Важное значение для мировоззрения Вертинского имела встреча с футуристами, немедленно покорившими молодого артиста, стихийно сочувствовавшего обездоленным людям и презиравшего сытое самодовольство. «Был я тогда футуристом, — пишет Вертинский в опубликованных мемуарах[2], — ходил по Кузнецкому с деревянной ложкой в петлице, с разрисованным лицом, «презирал» все старое, с необычайной легкостью проповедовал абсурдные теории, искренне считая себя новатором». Легко заметить в этом пассаже изрядную долю добродушной иронии. Имеется, однако, документ, позволяющий существенно скорректировать проблему отношения Вертинского к футуризму. Это — письмо артиста Льву Никулину от 1955 года, написанное по прочтении книги воспоминаний последнего. Воспоминания Никулина крайне не понравились Вертинскому. Обычно спокойный в общении со старым товарищем, Вертинский был на этот раз в состоянии, далеком от равновесия. Его идеальный «писарский» почерк превратился здесь в торопливую скоропись, местами неразборчивую. «Ты берешь такую яркую, такую неповторимую эпоху, — восклицает артист. — Конец 19 века был таким урожаем талантов! Боже мой! Да любой мальчишка, какой-нибудь Борис Глубоковский (если помнишь), какой-нибудь художник Фриденсон (искокаинившийся в свое время), какой-нибудь поэт «Санти» или Влад. Королевич (Санти описан у Толстого) были полны таланта, смелости, дерзаний. Они не выплыли. Но не многие выплыли от революции. Тем не менее эпоха была насыщена талантами: я уже не говорю об Ахматовой, Блоке, Гумилеве, Иннокентии Анненском, Лентулове, Ларионове, Гончаровой, о Жорже Якулове и Володьке Маяковском. Мы — голодные, ходили в рваных ботинках, спали закокаиненные за столиками «Комаровки» — ночной чайной для проституток и извозчиков, но… Не сдавались! Пробивались в литературу, в жизнь! Ходили в желтых кофтах по Кузнецкому, в голову нам летели пустые бутылки оскорбленных буржуев и Володькина голова была мною спасена в «Бродячей собаке» в Петербурге — ибо я — ловил бутылки и бросал их обратно в публику! Было время — горячее, страшное, темное, мы шли «вслепую к свету» — сами еще не зная ничего, что сегодня нам так ясно разъяснили марксизм и ленинизм! И тем не менее мы — шли вперед, мы были интуитивно с большевиками. И… …мы были в «аристократическом меньшинстве»! Прости мне эту фразу. Едва ли тогда кто-нибудь понимал это? И все же — мы были с Ними! И мы помогали им как умели. И мы помогали им.

Чего же ты стесняешься писать об этом? Мы были первыми, кто протянул им руку, которую, кстати говоря, они даже и не приняли! (Маяковский! напр.) Не такие уж мы маленькие, как кажется! И наша роль в революции не так уж мала и ничтожна! Что же делаешь ты? Ты проходишь мимо величайших событий, ты сознательно не замечаешь всей обстановки, всего того протеста, бунта, который предшествовал революции, который помогал и помог ей, который накипал и взорвался — ей на помощь. Кто у тебя герой? Нудный интеллигент, благополучно качающийся в маятнике сомнений! А где бунтари? Застрельщики революции? Где мы? Разве мы спали? Всем существом своим мы (неразб.) революцию! Спрашиваю я! Такое время! Время Маяковских, Велимиров Хлебниковых, Бурлюков, Крученых — где это? Чем оно отображено в твоей книге? Ничем»[3].

▶ _Цель задания A_:
Ответьте на вопросы по отрывку о Вертинском.
(i) Кому и в каком году Вертинский написал письмо?
(ii) Что Вертинский, по его мемуарам, носил в петлице, когда ходил по Кузнецкому?
(iii) Что Вертинский делал с бутылками в «Бродячей собаке»?

▶ _Исходные данные_:

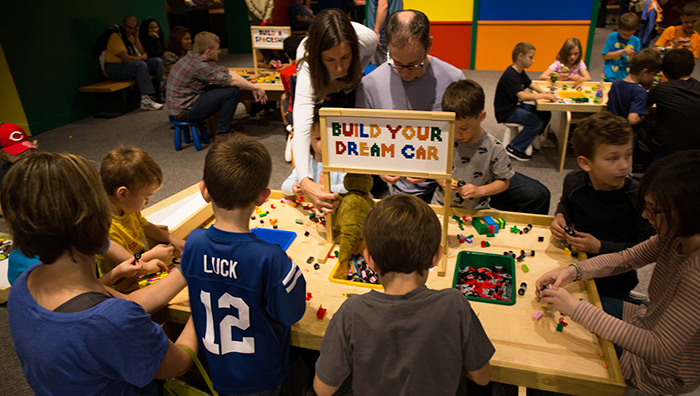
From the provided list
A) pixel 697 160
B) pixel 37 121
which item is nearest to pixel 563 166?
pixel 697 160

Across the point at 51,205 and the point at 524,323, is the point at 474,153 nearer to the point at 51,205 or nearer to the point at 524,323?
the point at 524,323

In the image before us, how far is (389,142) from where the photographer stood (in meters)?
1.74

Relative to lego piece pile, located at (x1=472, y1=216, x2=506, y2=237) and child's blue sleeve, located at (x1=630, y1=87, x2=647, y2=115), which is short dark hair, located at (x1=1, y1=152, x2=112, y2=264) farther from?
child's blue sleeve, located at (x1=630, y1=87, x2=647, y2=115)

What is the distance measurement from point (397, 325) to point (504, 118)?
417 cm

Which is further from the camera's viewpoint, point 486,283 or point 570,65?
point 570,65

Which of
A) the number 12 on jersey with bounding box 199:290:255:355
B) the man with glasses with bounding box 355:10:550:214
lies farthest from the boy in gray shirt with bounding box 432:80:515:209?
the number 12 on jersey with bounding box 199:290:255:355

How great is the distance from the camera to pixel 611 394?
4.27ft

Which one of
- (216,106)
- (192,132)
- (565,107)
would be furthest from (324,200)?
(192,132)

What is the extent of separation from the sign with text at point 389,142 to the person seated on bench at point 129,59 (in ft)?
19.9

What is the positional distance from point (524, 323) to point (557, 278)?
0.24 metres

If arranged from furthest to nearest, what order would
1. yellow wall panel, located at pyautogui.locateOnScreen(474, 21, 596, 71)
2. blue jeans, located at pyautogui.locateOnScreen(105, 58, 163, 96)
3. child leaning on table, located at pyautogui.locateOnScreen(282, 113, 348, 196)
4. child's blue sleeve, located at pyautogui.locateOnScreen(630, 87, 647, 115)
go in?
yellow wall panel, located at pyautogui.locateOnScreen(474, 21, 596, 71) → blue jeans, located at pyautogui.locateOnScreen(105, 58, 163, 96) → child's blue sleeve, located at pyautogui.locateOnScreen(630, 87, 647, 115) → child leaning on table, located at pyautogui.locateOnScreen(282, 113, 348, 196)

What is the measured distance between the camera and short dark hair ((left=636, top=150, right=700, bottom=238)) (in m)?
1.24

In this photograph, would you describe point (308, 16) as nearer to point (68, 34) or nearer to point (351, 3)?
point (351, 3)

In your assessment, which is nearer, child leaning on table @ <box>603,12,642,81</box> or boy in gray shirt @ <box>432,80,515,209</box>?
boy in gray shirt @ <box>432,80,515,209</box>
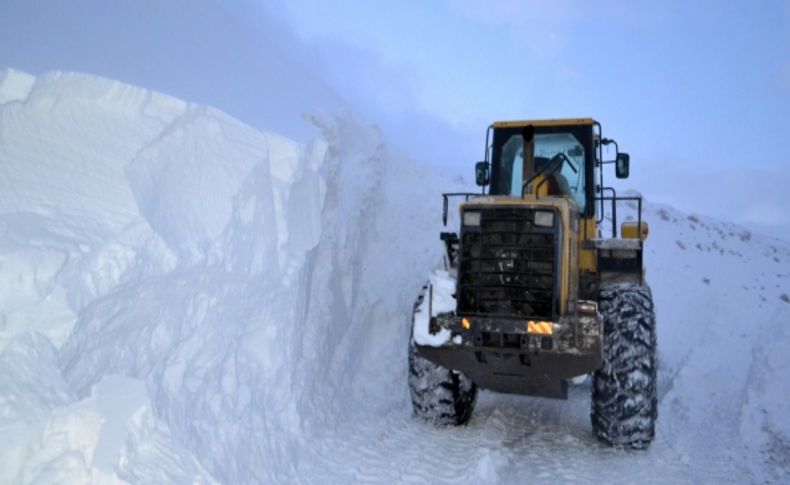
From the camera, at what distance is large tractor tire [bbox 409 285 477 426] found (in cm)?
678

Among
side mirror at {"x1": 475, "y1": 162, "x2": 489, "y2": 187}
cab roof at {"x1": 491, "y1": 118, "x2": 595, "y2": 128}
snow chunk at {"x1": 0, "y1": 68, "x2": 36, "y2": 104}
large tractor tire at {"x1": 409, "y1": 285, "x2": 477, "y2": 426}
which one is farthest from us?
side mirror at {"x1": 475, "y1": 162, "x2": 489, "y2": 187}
--
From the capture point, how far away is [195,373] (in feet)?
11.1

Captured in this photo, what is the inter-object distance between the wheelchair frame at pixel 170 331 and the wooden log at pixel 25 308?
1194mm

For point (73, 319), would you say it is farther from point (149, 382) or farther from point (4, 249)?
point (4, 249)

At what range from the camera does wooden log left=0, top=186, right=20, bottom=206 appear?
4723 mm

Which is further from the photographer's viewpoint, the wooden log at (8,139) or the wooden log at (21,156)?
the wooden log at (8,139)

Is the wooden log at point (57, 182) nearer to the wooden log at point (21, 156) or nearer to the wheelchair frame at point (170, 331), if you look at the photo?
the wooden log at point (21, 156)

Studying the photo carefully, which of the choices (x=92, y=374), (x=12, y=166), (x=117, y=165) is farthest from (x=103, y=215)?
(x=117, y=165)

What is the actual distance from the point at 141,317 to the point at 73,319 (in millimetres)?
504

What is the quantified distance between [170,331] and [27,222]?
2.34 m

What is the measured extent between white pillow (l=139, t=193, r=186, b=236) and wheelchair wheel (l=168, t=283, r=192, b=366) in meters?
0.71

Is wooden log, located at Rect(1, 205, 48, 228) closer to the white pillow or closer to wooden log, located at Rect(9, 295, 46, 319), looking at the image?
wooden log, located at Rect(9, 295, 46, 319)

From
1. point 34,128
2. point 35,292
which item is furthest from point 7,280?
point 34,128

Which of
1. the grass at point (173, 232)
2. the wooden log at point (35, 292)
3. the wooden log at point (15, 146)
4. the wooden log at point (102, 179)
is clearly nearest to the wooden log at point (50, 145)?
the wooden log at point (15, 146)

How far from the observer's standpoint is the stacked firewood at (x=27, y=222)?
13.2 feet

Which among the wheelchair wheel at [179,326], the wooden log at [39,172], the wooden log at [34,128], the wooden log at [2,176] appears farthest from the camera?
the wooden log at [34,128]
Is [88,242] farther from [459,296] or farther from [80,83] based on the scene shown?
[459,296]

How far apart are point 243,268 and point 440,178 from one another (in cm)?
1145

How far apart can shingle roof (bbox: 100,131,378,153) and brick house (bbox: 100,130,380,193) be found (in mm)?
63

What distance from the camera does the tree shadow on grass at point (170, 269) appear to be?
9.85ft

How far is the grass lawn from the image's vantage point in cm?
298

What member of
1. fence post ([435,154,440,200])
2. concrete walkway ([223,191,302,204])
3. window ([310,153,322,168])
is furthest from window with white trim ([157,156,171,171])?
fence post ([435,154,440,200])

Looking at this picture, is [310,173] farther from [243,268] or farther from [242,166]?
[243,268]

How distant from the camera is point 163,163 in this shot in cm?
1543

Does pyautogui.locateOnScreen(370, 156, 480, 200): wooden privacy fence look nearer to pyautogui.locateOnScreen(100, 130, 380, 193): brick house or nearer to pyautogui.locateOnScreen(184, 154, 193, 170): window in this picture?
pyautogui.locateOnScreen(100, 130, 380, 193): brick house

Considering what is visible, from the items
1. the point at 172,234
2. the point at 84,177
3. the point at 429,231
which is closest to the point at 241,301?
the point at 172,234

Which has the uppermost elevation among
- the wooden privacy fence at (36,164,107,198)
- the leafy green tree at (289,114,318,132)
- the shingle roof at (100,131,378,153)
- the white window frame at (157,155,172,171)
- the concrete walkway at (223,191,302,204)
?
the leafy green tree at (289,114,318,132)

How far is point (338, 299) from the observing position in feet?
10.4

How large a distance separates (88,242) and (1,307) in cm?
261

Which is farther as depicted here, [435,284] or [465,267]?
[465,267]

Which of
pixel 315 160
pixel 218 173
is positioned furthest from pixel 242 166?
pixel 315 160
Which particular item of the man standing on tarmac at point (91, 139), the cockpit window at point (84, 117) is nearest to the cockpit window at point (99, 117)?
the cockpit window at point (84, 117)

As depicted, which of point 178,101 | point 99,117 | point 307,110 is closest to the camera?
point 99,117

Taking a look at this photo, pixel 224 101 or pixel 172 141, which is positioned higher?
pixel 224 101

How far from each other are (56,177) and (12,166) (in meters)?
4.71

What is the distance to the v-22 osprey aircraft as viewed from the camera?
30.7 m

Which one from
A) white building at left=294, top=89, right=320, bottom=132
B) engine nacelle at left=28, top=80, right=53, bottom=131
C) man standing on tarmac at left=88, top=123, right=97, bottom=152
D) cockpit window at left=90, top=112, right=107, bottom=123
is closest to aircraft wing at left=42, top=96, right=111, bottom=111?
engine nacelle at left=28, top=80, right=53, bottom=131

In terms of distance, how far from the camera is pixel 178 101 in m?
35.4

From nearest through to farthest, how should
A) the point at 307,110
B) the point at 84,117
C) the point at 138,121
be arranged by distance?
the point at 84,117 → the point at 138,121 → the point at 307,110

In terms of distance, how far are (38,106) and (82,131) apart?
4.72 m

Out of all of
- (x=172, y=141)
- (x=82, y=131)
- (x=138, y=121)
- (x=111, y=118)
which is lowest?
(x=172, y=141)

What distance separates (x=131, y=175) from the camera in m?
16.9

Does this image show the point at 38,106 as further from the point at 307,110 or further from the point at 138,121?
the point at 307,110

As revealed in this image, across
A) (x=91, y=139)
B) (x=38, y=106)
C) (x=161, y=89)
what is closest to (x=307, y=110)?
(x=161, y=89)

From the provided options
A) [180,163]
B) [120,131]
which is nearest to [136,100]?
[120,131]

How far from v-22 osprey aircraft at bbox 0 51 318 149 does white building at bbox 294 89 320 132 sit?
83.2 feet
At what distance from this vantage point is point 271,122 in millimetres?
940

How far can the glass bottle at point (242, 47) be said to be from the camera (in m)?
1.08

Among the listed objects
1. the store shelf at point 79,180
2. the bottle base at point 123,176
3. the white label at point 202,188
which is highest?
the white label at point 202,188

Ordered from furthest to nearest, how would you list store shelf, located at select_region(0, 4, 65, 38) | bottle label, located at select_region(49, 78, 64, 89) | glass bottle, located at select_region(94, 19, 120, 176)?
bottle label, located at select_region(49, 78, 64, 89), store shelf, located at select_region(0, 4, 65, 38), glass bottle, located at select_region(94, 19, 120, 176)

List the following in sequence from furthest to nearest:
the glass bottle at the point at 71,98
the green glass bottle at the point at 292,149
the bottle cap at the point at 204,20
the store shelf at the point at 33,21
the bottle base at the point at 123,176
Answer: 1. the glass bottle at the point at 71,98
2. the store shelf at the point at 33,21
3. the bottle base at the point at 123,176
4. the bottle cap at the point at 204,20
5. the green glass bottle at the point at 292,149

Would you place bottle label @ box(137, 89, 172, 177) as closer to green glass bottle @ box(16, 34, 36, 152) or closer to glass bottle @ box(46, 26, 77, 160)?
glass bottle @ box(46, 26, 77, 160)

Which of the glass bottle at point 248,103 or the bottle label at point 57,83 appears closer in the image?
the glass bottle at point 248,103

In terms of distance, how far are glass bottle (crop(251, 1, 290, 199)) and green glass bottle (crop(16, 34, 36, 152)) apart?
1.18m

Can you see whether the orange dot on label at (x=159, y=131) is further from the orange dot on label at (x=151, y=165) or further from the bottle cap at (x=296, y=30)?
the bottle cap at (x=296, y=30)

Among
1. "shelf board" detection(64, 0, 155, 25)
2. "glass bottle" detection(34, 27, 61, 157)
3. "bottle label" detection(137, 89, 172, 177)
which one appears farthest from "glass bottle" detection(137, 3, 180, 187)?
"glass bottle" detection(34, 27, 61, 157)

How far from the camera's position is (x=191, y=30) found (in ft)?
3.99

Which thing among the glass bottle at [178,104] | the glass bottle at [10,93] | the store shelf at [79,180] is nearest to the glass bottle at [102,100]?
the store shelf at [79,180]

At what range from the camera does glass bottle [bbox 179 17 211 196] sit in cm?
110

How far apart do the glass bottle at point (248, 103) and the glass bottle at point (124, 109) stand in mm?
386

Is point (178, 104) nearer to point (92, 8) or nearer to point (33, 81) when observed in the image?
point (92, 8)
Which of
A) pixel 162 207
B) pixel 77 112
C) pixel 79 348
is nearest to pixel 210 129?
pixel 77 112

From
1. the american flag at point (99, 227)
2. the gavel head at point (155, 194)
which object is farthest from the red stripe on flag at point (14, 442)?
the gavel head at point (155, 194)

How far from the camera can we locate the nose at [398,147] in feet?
...
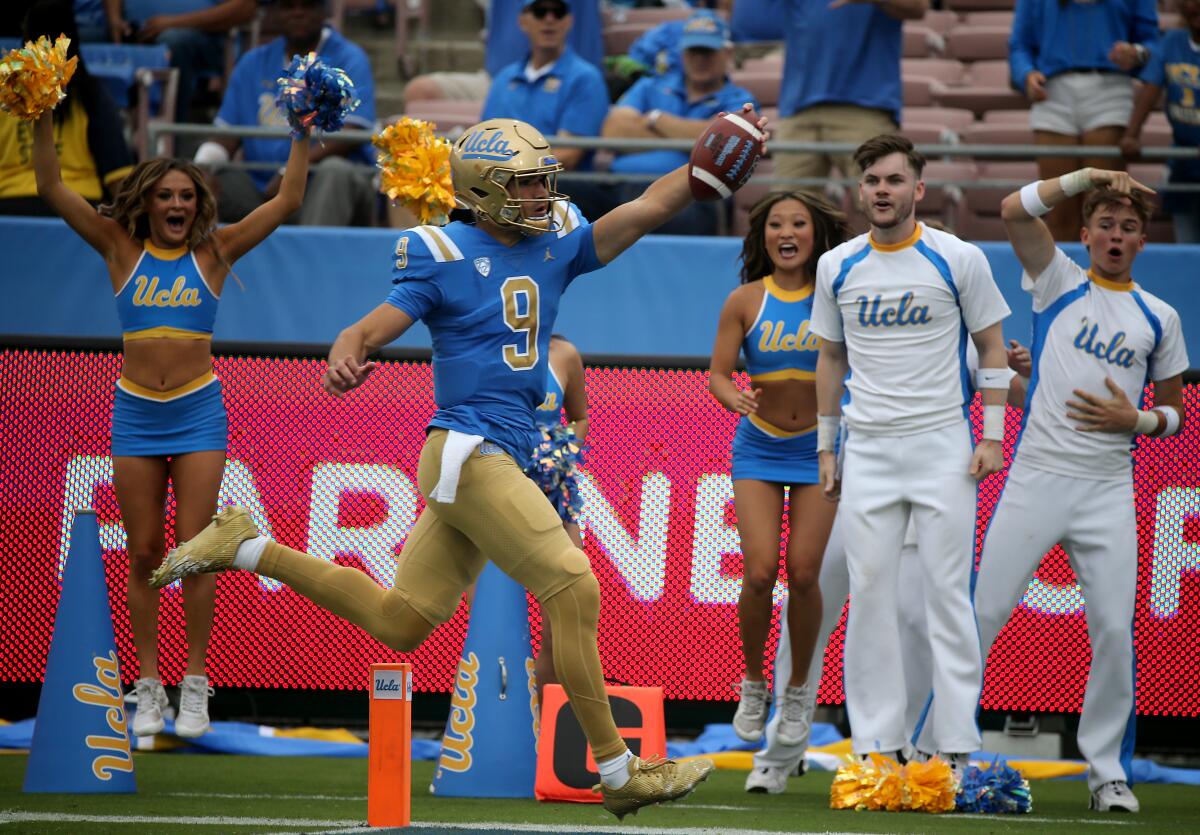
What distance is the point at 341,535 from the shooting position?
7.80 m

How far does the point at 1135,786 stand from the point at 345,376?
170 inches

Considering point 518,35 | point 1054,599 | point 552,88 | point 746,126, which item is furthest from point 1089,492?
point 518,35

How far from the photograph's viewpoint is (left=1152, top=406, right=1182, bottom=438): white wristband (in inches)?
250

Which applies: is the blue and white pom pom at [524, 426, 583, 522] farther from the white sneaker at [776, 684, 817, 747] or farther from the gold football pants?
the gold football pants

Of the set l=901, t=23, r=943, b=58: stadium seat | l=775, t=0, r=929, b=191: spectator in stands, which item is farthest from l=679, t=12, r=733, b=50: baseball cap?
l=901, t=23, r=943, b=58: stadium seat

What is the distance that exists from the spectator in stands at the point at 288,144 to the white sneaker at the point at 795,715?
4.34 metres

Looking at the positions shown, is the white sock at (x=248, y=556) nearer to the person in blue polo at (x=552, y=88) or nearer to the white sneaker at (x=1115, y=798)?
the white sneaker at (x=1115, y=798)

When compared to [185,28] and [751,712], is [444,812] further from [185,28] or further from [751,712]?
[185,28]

▶ _Цель задания B_: Выпишите из записей без изменений строки, начиная со строки с «How far does» и заканчивая строкой с «4.34 metres» включительно.

▶ _Полный ответ A_:
(i) Письмо адресовано Льву Никулину и написано в 1955 году.
(ii) В петлице он носил деревянную ложку.
(iii) Он ловил бутылки и бросал их обратно в публику.

▶ _Полный ответ B_:
How far does the point at 1135,786 stand from the point at 345,376?
170 inches

Considering point 518,35 | point 1054,599 | point 552,88 | point 746,126, which item is furthest from point 1089,492?
point 518,35

How far from the photograph's viewpoint is (left=1152, top=406, right=1182, bottom=438): white wristband (in inches)?
250

Which applies: is the blue and white pom pom at [524, 426, 583, 522] farther from the white sneaker at [776, 684, 817, 747] or farther from the gold football pants?
the gold football pants

Of the set l=901, t=23, r=943, b=58: stadium seat | l=775, t=0, r=929, b=191: spectator in stands, which item is farthest from l=679, t=12, r=733, b=50: baseball cap?
l=901, t=23, r=943, b=58: stadium seat

What is the distance that exists from the spectator in stands at the point at 288,144 to the white sneaker at the point at 795,715?
4.34 metres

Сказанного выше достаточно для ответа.